Let's take the opening cut: " Da tempeste," the bravura aria Cleopatra sings when, having escaped dungeons, daggers, and a particularly nasty countertenor, she suddenly finds herself with Egypt, Caesar, and the known world at her feet. "If a ship, buffeted by storms, then reaches safe harbor, it no longer knows what to wish for." In this foray into nautical psychology even so fine a Cleopatra as Magdalena Kozená falls short, incising a triumph so steely that one wonders if her dreadnought was ever at risk. De Niese, at a less frenetic tempo, conveys relief and a giddy joy: She's on solid ground, but her legs are still shaking. In the repeat of the A section, where most singers just strut their stuff, de Niese uses ornaments as tools to dig deeper into the truth of the scene, striking gold with a spine-tingling cadenza. Compare the cadenza offered more than 40 years ago by one of the first Cleopatras on record, and to many ears still the best (of whom more later): It's great fun, but empty of musical or dramatic sense.
If, on more plaintive numbers (such as "Lascia ch'io pianga," from Rinaldo, de Niese doesn't always sound the uttermost depths of sorrow, her youthful passion has a power of its own. Under, or somewhere near, the baton of William Christie—her conductor at Glyndebourne and elsewhere—the players of Les Arts Florissants partner her gallantly.
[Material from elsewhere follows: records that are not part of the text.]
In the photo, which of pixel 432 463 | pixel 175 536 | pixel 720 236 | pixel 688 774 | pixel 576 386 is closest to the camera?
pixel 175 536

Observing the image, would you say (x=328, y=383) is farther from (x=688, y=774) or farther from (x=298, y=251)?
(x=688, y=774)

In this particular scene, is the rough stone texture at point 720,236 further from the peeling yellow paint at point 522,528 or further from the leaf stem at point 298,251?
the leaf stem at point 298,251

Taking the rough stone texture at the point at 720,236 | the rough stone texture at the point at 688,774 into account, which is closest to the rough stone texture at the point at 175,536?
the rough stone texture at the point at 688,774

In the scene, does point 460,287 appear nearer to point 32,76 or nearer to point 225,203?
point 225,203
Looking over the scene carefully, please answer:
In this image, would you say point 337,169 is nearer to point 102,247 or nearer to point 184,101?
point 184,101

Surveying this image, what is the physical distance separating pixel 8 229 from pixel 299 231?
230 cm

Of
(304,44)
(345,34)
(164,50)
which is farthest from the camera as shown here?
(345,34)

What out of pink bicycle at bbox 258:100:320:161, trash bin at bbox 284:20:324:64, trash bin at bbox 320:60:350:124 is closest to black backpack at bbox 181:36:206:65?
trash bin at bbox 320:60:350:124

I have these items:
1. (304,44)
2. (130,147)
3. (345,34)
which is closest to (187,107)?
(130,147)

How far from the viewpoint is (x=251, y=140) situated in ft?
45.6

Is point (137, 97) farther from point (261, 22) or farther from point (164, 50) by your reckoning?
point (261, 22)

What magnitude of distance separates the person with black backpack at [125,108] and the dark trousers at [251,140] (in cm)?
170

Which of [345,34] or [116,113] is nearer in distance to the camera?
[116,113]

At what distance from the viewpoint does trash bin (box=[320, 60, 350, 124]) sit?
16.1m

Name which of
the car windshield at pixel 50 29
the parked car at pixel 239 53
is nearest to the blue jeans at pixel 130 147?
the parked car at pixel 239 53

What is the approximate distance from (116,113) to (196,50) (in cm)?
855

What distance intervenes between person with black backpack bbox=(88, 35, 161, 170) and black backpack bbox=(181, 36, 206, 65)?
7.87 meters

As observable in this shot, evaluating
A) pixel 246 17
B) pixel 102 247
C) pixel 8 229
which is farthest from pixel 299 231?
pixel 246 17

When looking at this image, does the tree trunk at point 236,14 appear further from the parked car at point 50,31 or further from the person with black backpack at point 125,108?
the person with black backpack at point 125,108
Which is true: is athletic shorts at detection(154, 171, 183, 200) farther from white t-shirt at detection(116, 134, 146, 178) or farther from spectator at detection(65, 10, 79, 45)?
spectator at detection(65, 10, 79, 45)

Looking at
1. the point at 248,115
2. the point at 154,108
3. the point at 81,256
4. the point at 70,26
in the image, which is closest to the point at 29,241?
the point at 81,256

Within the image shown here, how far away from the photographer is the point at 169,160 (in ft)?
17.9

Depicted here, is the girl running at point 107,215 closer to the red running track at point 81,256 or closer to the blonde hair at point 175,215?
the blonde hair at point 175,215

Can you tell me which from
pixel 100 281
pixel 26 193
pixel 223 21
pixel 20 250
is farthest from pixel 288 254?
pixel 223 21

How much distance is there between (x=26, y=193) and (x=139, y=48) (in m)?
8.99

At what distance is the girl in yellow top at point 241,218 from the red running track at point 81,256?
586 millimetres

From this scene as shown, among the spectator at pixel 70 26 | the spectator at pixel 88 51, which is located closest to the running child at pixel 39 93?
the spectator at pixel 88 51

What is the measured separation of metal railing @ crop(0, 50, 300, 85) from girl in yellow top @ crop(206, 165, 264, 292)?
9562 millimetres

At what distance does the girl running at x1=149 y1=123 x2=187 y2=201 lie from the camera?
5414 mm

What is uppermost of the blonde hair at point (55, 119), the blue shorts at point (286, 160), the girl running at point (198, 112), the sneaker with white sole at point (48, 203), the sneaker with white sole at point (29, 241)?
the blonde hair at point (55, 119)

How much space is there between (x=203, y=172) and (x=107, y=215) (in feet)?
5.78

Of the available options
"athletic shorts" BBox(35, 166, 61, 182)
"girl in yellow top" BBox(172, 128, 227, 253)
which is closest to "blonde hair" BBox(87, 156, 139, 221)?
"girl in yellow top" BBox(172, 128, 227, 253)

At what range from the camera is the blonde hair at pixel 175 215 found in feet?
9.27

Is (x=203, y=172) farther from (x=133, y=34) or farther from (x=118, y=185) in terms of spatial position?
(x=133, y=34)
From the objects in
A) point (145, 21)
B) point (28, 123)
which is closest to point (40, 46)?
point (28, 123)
A quibble: While on the Glyndebourne DVD de Niese's voice is, like her person, luscious from top to bottom, on the record it seems just a tad uneven, with hints of glare in the upper or "cash" register (so called because it produces the "money note"); I trust this can be chalked up to close miking and to the acoustics of the Paris church in which the recording was made. Mostly, though, the voice remains fresh, delicious—and, yes, enchanting. At least for this victim, the spell holds. Of course, it doesn't hurt that Decca has graced the CD booklet with an all-Danielle fashion portfolio worthy of Vogue.
A young American singer takes the role of Cleopatra and is catapulted to instant fame. Sound familiar? It should if you paid the slightest attention to the recent obits for Beverly Sills, whose Cleopatrapulting took place in 1966. I'm not about to equate the two ladies vocally (love may be blind, but it isn't deaf). Still, there are parallels worth drawing.
Onstage and off, Sills came across as unaffected, even "natural." But it isn't possible to be natural in opera any more than in sword-swallowing. In Donizetti's Daughter of the Regiment—a 1974 Wolf Trap performance taped for TV—her gestures and facial expressions are refreshing because they come not from opera buffa but from vaudeville and Hollywood. (She claimed she took her cues from Lucille Ball, but she reminds me more of Harpo.) Even in more serious roles, such as her sublime Manon, one sensed a light emanating more from the Great White Way than from La Scala or the Palais Garnier.
De Niese, too, oxygenates the opera house with acting that seems unoperatic—which is not to say it's not stagey. She could be Cleoparachuted into a Hilary Duff or Lindsay Lohan flick, and no one would bat an eye, at least until she started singing; even then, her dance moves might well distract viewers from the fact that the notes were written almost 300 years ago by a man wearing a wig the size of a collie.
Sills, who could duet with Danny Kaye as gracefully as with Nicolai Gedda, made many Americans feel at home in opera for the first time. De Niese has the potential to be that sort of rara avis (as Julius would say): not a glitzy, bloated "crossover" star, but one who doesn't need to cross over because she naturally lives in both worlds.
I could be wrong, of course—in which case, Mr. Gelb, Galatea 1.0 is ready to roll.